> _Required action_
Skip all pictures, then copy the lines from the start of the data through the line with "Рыба сазан, особые", keeping both ends.

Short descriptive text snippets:

+++++

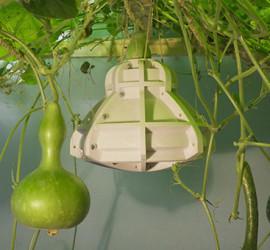 solar gourd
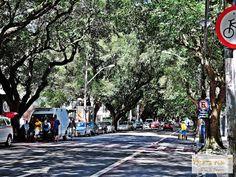 passeio de bike em Salvador. corredor da vitória.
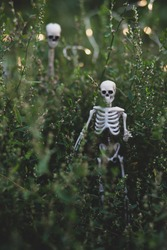 On The Eve Of Halloween. The garden is filled with dark and terrible objects and signs. Decoration in the Gothic style.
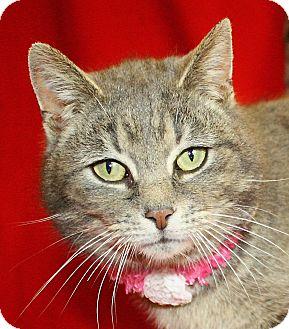 Domestic Shorthair Cat for adoption in Jackson, Michigan - Chapin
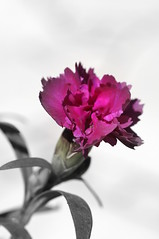 Pretty in Pink (1) (Frau Fanta5) Tags: pink plant flower nature natur pflanze blume makro blte frhling frhjahr nelke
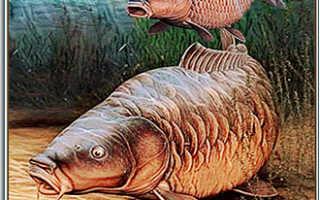 Рыба сазан, особые характеристики вида и способы любительской ловли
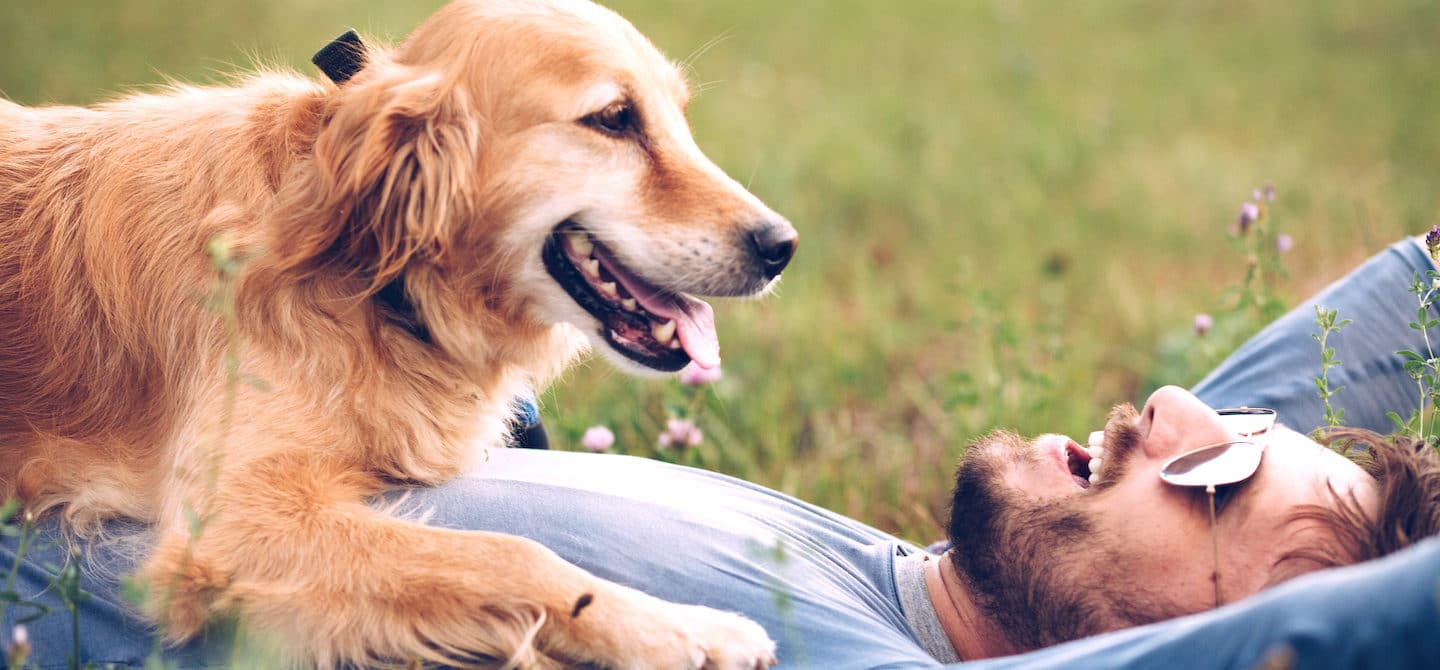 Man laying on grass with a golden retriever on top of him to illustrate health benefits of owning a pet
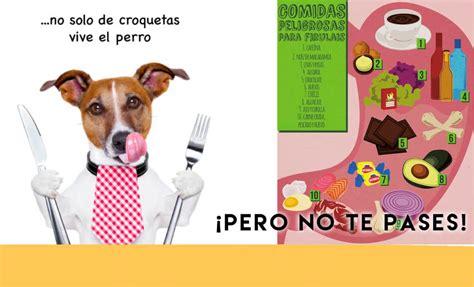 alimentos mascotas alimentos da 241 inos para los perros neostuff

+++++

> _Response_
 solar gourd
 passeio de bike em Salvador. corredor da vitória.
 On The Eve Of Halloween. The garden is filled with dark and terrible objects and signs. Decoration in the Gothic style.
 Domestic Shorthair Cat for adoption in Jackson, Michigan - Chapin
 Pretty in Pink (1) (Frau Fanta5) Tags: pink plant flower nature natur pflanze blume makro blte frhling frhjahr nelke
 Рыба сазан, особые характеристики вида и способы любительской ловли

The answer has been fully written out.